- **WORK INSTRUCTIONS**: Please print, exactly as written, the line containing "Trees on sunset" and each line after it through the end of the material; pictures stay out.

- **INFORMATION SHOWN**:
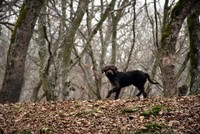 Arthur the dog snuffles truffles in Istranca Mountains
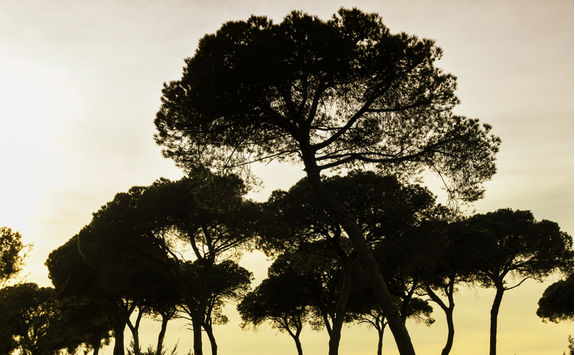 Trees on sunset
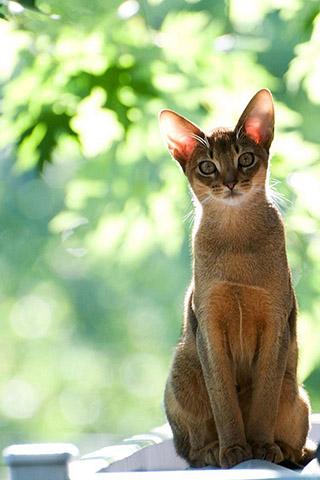 Абиссинская кошка - красивые обои для заставки телефона 7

- **RESPONSE FOR THIS EXERCISE**:
 Trees on sunset
 Абиссинская кошка - красивые обои для заставки телефона 7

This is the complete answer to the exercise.